§ **Records**

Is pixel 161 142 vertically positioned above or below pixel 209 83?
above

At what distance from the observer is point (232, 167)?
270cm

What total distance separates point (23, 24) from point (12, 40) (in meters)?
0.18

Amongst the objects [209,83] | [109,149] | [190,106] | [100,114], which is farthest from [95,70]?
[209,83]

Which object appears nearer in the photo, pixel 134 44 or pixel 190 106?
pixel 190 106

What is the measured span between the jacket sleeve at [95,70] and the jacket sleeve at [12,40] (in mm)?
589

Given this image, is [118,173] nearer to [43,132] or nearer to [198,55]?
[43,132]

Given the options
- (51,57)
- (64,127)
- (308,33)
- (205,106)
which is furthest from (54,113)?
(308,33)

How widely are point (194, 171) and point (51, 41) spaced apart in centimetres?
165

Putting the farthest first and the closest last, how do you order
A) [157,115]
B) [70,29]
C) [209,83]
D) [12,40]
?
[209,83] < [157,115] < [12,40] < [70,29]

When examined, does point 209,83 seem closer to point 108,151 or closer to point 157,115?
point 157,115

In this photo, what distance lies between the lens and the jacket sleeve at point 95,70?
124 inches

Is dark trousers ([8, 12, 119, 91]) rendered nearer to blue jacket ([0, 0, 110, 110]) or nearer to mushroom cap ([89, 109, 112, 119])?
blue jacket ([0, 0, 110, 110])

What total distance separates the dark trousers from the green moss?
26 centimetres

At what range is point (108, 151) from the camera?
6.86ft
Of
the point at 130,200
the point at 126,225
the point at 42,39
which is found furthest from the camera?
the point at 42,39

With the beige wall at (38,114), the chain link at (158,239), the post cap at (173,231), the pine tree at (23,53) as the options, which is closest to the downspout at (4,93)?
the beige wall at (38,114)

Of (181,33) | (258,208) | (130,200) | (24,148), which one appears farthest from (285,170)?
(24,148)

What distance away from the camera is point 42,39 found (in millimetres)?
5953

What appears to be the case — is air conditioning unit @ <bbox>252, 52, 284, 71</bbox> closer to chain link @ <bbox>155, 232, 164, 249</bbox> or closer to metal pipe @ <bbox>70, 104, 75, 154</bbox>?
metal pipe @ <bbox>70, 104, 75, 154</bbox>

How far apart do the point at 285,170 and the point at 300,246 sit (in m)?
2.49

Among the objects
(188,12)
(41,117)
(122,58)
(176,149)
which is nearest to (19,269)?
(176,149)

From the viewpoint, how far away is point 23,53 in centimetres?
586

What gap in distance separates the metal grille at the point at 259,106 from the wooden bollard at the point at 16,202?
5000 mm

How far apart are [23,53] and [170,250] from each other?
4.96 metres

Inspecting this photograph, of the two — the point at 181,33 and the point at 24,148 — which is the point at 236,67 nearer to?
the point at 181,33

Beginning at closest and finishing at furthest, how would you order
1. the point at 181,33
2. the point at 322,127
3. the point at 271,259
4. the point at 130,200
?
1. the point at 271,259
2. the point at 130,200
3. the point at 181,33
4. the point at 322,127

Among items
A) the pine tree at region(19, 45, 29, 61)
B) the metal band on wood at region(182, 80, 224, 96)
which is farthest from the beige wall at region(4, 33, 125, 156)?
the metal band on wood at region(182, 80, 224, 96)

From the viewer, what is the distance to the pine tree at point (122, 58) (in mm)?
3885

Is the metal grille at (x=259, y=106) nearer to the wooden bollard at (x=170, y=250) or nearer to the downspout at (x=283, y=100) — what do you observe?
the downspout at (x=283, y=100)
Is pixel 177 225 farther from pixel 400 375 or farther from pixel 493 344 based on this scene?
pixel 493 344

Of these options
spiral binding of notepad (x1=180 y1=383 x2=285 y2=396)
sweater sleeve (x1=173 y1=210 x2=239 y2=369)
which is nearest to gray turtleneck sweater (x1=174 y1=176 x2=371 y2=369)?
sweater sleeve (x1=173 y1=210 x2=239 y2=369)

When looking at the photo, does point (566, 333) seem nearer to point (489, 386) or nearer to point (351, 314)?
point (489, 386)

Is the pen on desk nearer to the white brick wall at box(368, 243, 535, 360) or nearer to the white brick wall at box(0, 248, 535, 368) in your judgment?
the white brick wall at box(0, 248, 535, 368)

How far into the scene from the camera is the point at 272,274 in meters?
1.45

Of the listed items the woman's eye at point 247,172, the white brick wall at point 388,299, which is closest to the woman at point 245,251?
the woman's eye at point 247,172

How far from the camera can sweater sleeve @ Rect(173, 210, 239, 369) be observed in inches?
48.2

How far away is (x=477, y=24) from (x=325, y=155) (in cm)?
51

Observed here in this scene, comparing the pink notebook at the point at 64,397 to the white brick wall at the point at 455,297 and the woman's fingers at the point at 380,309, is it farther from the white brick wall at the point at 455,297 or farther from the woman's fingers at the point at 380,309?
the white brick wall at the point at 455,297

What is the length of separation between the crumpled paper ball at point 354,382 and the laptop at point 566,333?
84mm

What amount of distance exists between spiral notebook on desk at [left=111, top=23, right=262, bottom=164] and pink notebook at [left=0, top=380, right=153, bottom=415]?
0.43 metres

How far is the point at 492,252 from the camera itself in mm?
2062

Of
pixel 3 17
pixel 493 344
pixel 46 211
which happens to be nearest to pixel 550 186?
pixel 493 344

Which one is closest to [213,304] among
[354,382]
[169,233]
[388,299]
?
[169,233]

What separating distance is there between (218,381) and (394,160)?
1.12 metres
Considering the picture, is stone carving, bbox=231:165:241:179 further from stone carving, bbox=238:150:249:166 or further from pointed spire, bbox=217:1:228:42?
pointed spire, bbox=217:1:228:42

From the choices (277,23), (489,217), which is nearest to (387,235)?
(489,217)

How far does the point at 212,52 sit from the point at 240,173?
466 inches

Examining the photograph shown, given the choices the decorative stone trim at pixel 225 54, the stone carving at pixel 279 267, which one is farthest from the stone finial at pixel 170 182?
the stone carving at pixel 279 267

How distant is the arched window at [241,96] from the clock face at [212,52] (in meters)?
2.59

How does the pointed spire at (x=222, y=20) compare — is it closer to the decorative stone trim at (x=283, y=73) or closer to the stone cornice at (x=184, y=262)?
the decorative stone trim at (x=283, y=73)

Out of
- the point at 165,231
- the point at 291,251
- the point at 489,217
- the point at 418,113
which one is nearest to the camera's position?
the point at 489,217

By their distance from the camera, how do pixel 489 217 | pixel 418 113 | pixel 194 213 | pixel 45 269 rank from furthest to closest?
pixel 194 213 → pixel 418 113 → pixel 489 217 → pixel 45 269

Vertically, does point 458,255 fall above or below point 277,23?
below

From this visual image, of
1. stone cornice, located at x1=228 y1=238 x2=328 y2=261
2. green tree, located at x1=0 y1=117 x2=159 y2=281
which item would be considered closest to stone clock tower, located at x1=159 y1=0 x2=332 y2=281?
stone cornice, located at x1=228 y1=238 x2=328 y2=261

§ **What is expected**
Print the lines of the listing above from the line that contains "From this visual image, of" through the last line of the listing, with both of those lines included.

§ **In response**
From this visual image, of
1. stone cornice, located at x1=228 y1=238 x2=328 y2=261
2. green tree, located at x1=0 y1=117 x2=159 y2=281
which item would be considered closest to stone clock tower, located at x1=159 y1=0 x2=332 y2=281?
stone cornice, located at x1=228 y1=238 x2=328 y2=261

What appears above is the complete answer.